Instructions to follow: Pictures are to be dropped from the copy. Retype the listing exactly.

Dataset excerpt:

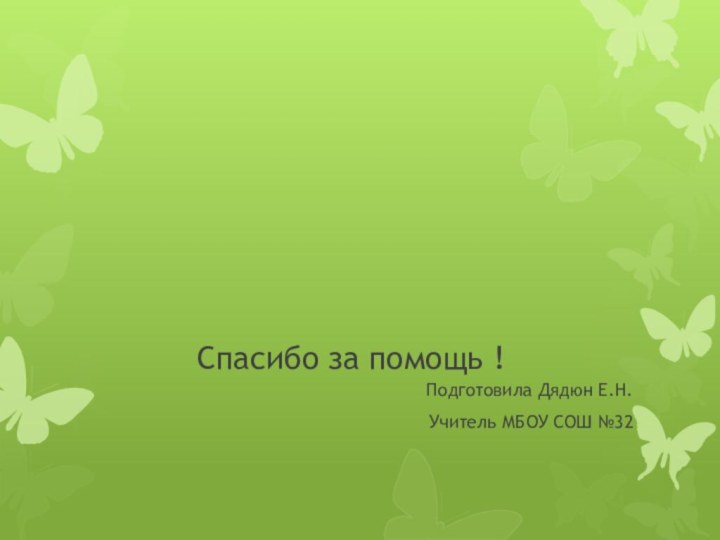 Спасибо за помощь !

Подготовила Дядюн Е.Н.

Учитель МБОУ СОШ №32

Task output:
 Спасибо за помощь !

Подготовила Дядюн Е.Н.

Учитель МБОУ СОШ №32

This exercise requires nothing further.